First, dbt will transform the data by casting it to the correct values in a staging area while using the raw source data. Once staged, generic and a few singular tests are run to adhere to dbt best practices. From here, model references to the stage data are used in creating intermediate models for the dimensions and fact table. This is where surrogate keys are added and any complex joins or logic is created.
Finally, the final fact and dimensions are created with a new set of generic tests, unit tests, custom tests, and some data governance best practices are applied as data contracts are enforced on the final models to ensure constraints and data types don’t change without being captured and documented.
The entire process is captured in documentation below for staging and for final fact/dim. The jobs set up are for a production environment using a standard continuous deployment job for daily batching and a slim CI job that runs on any pull request to automatically integrate into production. There is also a weekly job that runs once every Sunday evening to do a full refresh for any data not captured incrementally through the week.
Base Requirements:
- Import source data from external stage in AWS S3 bucket.
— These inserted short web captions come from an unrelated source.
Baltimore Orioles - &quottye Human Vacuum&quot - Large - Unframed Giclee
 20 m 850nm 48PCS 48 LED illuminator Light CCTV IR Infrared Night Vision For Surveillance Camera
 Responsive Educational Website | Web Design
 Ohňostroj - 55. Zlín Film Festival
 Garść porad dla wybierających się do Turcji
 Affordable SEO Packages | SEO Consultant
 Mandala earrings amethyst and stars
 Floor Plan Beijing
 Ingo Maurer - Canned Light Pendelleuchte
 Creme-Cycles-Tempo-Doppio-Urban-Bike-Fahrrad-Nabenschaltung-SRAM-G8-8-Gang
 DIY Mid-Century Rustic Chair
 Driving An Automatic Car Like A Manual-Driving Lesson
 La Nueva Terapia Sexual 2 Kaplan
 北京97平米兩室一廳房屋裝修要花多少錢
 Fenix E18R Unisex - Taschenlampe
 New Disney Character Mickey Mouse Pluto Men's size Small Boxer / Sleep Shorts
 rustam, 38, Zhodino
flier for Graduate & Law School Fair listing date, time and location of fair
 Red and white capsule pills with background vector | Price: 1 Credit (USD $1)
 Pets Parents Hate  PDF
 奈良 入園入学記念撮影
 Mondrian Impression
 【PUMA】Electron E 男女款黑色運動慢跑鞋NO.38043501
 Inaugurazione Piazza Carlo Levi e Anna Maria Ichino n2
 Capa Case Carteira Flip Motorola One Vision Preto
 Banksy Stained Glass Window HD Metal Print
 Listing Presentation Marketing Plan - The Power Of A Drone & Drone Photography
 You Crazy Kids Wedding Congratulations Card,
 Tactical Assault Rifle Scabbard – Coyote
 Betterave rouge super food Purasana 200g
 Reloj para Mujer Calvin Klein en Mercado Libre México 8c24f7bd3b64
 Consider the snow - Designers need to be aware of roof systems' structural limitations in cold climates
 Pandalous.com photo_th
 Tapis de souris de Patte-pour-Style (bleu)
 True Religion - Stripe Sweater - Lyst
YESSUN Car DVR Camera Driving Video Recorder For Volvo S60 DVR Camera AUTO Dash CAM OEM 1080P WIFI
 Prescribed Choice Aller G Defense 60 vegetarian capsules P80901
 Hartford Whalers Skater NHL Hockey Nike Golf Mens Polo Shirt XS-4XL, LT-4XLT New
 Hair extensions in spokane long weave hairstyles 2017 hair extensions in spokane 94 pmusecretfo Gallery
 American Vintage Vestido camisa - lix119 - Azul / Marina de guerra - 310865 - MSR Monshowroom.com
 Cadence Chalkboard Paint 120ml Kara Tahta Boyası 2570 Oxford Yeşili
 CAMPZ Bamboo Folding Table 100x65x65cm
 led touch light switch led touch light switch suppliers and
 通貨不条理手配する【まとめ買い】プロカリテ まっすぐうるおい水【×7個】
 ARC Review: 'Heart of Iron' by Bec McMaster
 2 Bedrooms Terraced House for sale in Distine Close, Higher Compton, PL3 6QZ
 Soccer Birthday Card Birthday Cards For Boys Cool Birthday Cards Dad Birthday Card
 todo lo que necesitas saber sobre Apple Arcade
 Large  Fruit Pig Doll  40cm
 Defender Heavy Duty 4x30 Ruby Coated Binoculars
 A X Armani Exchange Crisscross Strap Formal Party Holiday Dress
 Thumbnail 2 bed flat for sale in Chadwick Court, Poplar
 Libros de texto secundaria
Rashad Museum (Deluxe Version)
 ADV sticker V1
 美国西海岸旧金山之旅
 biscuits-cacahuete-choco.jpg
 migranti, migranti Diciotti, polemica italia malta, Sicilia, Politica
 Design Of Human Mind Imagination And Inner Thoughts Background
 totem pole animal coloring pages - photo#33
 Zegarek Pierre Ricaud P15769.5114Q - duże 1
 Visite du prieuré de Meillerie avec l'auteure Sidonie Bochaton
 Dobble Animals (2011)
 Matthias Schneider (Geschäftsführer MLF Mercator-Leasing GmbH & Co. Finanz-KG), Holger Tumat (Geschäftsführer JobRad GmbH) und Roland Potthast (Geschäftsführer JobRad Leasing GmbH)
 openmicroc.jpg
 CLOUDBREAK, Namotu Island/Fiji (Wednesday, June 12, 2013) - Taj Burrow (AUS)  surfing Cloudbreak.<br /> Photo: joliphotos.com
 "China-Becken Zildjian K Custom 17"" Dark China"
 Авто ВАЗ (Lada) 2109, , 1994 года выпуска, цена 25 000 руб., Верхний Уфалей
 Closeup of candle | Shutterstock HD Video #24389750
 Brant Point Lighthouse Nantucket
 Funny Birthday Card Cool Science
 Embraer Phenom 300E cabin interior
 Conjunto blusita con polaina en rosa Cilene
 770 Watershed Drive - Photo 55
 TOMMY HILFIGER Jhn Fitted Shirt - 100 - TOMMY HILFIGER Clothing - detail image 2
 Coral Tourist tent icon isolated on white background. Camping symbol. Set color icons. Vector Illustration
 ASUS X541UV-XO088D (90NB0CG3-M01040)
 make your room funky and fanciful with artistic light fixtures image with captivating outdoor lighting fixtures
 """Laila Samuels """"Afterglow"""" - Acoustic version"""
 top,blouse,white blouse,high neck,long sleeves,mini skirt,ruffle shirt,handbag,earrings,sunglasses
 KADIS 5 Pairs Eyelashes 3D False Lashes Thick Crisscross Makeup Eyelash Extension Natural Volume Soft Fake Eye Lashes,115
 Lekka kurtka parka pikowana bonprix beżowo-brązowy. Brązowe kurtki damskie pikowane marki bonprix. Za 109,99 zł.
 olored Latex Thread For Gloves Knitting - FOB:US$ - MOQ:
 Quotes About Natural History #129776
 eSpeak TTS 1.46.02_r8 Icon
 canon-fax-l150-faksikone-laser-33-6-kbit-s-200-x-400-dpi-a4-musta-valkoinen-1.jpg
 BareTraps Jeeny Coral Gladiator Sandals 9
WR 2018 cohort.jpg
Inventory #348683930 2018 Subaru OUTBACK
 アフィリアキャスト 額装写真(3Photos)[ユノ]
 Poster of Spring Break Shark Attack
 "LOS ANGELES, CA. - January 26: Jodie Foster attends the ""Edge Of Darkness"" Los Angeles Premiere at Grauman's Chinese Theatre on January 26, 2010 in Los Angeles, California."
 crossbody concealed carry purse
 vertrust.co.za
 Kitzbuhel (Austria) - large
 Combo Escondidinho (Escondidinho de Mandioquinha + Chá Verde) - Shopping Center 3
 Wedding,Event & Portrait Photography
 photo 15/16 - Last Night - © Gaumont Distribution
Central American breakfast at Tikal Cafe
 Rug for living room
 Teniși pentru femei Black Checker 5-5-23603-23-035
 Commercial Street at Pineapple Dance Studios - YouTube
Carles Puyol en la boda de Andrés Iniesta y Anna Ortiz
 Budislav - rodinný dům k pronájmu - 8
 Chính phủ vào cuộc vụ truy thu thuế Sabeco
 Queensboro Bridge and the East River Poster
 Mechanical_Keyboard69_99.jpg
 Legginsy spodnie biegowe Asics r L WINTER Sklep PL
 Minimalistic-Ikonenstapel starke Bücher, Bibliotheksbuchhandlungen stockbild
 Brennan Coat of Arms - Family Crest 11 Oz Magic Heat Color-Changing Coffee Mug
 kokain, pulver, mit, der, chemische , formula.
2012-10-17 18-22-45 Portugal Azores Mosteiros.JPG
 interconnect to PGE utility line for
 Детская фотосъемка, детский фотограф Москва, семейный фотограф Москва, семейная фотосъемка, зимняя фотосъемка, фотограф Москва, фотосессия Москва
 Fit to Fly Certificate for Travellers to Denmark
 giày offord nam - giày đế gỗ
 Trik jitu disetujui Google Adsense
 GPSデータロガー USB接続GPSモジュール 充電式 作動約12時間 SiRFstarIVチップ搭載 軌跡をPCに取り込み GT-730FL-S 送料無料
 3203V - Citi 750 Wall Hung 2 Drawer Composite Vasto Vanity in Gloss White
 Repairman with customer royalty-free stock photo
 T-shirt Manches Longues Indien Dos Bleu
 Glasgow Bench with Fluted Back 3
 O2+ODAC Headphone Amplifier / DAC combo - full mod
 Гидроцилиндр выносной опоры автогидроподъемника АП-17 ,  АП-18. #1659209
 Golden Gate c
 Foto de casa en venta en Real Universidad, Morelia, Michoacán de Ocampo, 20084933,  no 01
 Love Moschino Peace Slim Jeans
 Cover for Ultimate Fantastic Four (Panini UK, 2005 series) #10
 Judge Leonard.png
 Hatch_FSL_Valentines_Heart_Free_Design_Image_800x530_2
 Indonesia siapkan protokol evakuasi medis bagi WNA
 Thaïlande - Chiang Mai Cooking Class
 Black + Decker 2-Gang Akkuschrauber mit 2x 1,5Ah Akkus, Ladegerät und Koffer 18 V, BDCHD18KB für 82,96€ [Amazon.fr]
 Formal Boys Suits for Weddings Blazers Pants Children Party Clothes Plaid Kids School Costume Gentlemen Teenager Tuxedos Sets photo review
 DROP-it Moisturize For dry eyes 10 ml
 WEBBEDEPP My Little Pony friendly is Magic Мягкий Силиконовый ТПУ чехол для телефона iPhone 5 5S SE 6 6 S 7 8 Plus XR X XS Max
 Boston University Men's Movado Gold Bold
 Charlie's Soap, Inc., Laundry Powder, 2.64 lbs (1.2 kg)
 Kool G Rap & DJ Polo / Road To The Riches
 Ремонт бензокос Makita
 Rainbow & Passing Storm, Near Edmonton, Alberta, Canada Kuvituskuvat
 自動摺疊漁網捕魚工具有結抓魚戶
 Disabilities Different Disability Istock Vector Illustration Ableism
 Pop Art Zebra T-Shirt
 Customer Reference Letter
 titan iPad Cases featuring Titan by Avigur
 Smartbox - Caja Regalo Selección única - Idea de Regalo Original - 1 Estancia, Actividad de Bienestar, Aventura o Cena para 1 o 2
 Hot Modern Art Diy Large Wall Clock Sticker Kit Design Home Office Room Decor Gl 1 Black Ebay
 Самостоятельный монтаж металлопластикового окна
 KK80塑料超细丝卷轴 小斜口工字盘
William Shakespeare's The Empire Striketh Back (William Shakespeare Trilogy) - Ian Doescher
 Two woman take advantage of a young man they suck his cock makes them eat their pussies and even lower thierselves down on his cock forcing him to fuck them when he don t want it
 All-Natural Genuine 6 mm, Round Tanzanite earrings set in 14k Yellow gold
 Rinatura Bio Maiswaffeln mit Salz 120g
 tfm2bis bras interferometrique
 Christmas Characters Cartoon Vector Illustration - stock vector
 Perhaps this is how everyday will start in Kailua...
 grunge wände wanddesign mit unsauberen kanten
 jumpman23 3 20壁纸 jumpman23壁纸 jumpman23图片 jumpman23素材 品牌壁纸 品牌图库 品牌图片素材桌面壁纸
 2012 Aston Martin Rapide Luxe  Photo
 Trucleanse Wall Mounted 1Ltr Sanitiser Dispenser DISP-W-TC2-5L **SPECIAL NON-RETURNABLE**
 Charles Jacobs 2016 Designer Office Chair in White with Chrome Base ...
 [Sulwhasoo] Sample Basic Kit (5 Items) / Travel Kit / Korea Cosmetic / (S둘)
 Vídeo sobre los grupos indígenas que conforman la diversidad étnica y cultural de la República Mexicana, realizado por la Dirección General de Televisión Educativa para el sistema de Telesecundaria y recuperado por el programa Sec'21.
- Layer architecture: stage, intermediate with business logic, consumption layer.
- Implement testing for sources from generic to custom to unit testing.
- Add third-party package for meta testing to ensure proper schema tests at stage layer.
- Clean and de-duplicate data as needed.
- Add type 2 slowly changing dimension to capture customer, product, and employee changes for a history table and current table.
- Add incremental model to capture new orders that are loaded.
- Create a dimensional model as tables for consumption layer.
- Add surrogate keys to each dimension and fact.
- Create documentation for all.
- Create a standard CI (continuous integration) job for any future changes.
- Create standard daily schedule for CD (continuous deployment) M-F.
- Create a full refresh job that occurs once weekly on Sundays to capture any increments that may have slipped through dev.
- Add data contracts to enforce constraints and satisfy stakeholder requirements at consumption layer.
- Create high-level Tableau Dashboard to cover basic KPI's.
Note: In a production-style process, we would have more steps like capacity planning where we nail down the volume, velocity, variety, and veracity of our data but given the inputs are pseudo, it’s hard to "pseudoize" the capacity plan, but realistically, we would just use a multiple on our average file size by cadence to gauge our compute usage. Adding to that in a variety of ways would be cps analysis in Snowflake but that is beyond the scope of this example. We would also consider our integration strategy to understand formatting issues and naming standards.
An example of the basic process flow is as follows:
- Layered Engineering with staging, intermediate, fact and dim models.
- External staging with AWS.
- Materializations: view to advanced incremental and type 2 SCD’s
- Testing: generic, unit and custom are all utilized.
- CI/CD job/environments set and used for dbt cloud.
- Macros
- Data contracts
- Star Schema
- Data Visualization with Tableau (exposures may be add here-TBD)
- And nothing fancy happening with the SQL! Its all very basic.
The goal here is to take some data, model it using a layered architecture while applying some software engineering best practices. We are going to set up a CI/CD job from start to finish with our finished product being a consumable star schema.
Why I incorporate layered architecture:
- Primarily b/c it is a best practice that allows us to separate concerns, use modularity and improve our maintainabilty of our code by allowing for independent developing, testing and modification of each layer. This makes for easier scaling and adaptibility to changing requirements that minimizes impacts on other parts of the system.
Key benefits of using layered architecture:
- Separation of Concerns: Each layer focuses on a specific aspect of the application, preventing code mixing and simplifying logic management.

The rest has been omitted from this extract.